### Brief A
According to the article on unnatural amino acids, in which journal was the Rockefeller University research published?
### Brief B
Pick up the article on unnatural amino acids after its final sentence and write the next part.

### Page text
[Start of section]
May 6 2009
To say our genes are resourceful is a gross understatement. Through ingenious combinations of a paltry 20 amino acids, the basic building blocks of life, genes engineer all of the tissues and organs that are the marvel of our working bodies.
Now scientists are adding to the parsimonious genetic repertoire to good effect: With careful targeting using genetic engineering, so-called unnatural amino acids can effectively tag proteins that scientists want to study, because, like a lighthouse beacon in a soupy fog, they stand out from the ones the body already produces.
In work published last month in Nature Chemical Biology, new research at The Rockefeller University reveals a method that could theoretically be adapted to place a fluorescent probe at any position in any protein in a mammalian cell. The new technology could enable single-molecule fluorescent studies in live cells, says Thomas P. Sakmar, head of the Laboratory of Molecular Biology and Biochemistry. "It's a new tool to study membrane protein dynamics that should be of general use. We're building technologies to move the science forward."
[End of section]
### Input data
[Start of section]
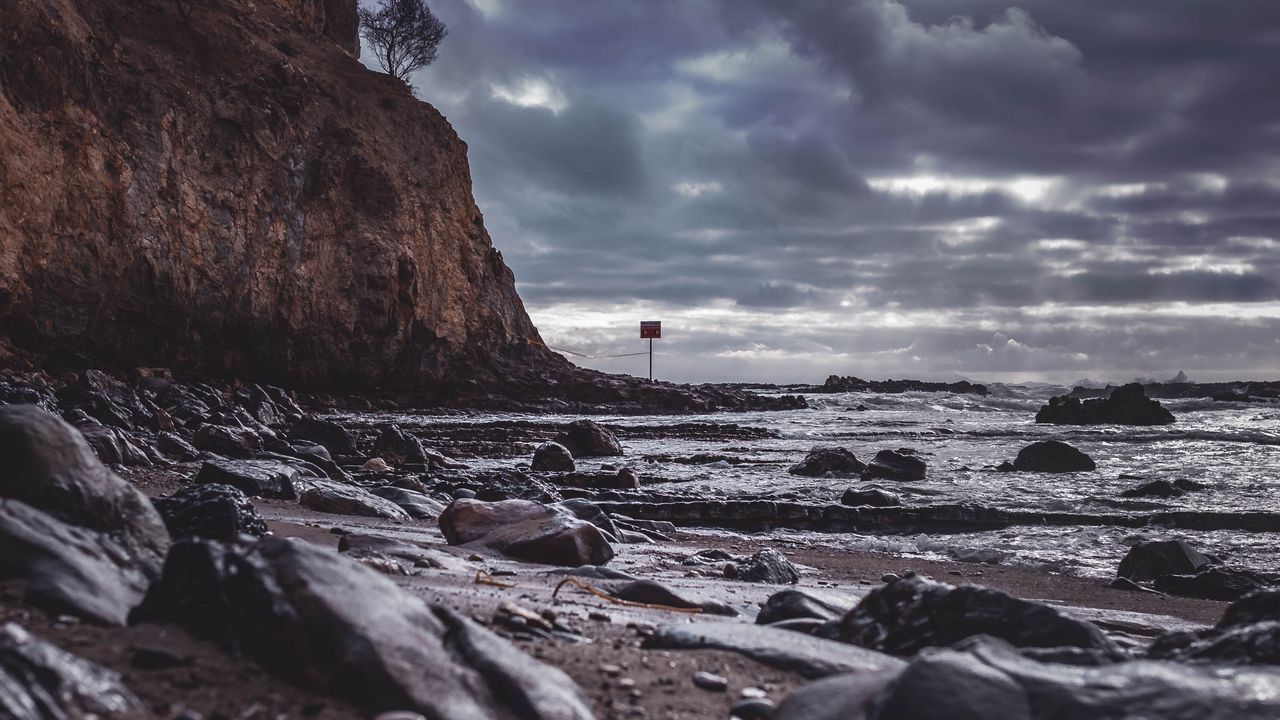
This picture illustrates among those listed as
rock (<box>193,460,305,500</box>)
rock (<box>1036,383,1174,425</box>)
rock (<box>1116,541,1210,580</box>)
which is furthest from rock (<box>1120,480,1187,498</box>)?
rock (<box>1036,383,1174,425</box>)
[End of section]
[Start of section]
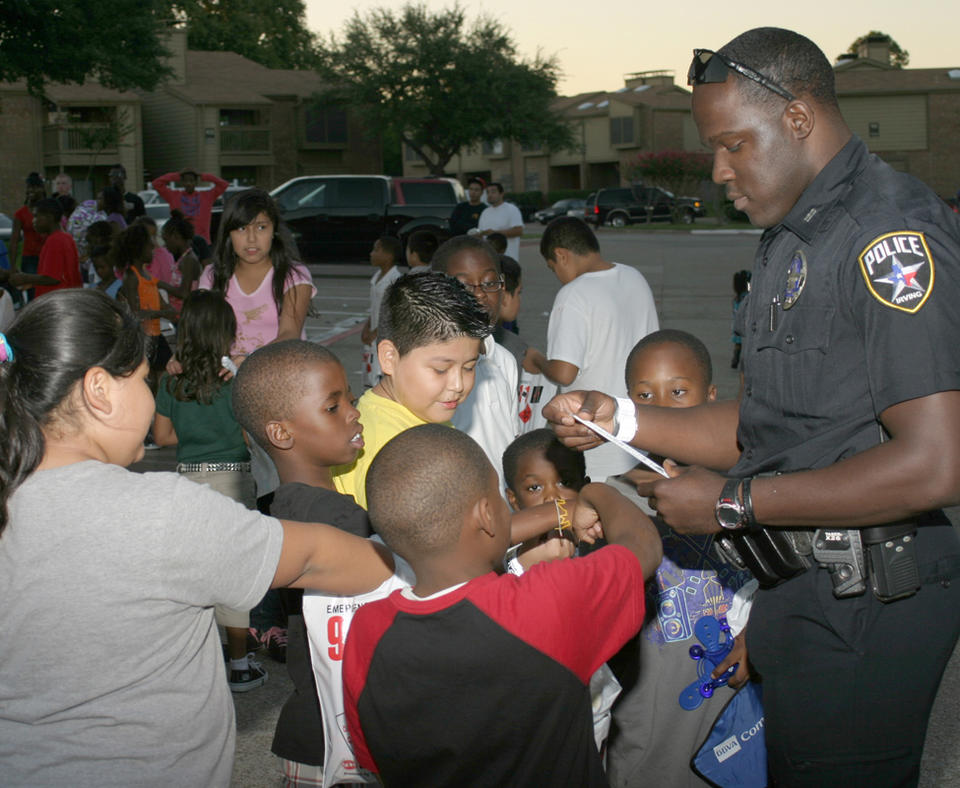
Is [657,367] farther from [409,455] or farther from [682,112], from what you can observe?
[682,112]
[End of section]
### Written response A
Nature Chemical Biology

### Written response B
Sakmar, research associate Thomas Huber and postdoctoral associate Shixin Ye, working with a colleague in Germany, Reiner Vogel, combined a variety of genetic engineering techniques to introduce an amino acid, azidoF, a relative of phenylalanine, into three points on rhodopsin, the light-sensitive cell receptor that is crucial to vision. The three-nitrogen-atom azido is an especially good probe for three reasons: In contrast to other tags, azido does not exist naturally in mammals, which makes it easier to "see;" it is small enough to not interfere with a protein's normal functioning; and it has chemical properties that make it a good handle on which to hang other molecules, like fluorescent probes, says Huber.
Similar approaches have been successfully used in bacteria, but this is the first time it has been applied to mammalian cells with such specificity and efficiency, the scientists say. Extensive genetic screening allowed the team to target the azido probes efficiently. They then confirmed the presence of azido with fourier transform infrared (FTIR) difference spectroscopy, which measures stretching frequencies of the atoms in the amino acids that make up a protein. Because azido has a unique vibration frequency that is sensitive to its surroundings, the team was able to use the spectroscopic data to confirm structural changes rhodopsin undergoes in light versus dark. "What you want is a probe that doesn't perturb the protein and one that can tell you something about its structure," Sakmar says. "That's what we have here, and in principle, you can put it at any position of any protein of interest in a mammalian cell, which will allow us to study all of the interesting proteins that can't be expressed in bacteria."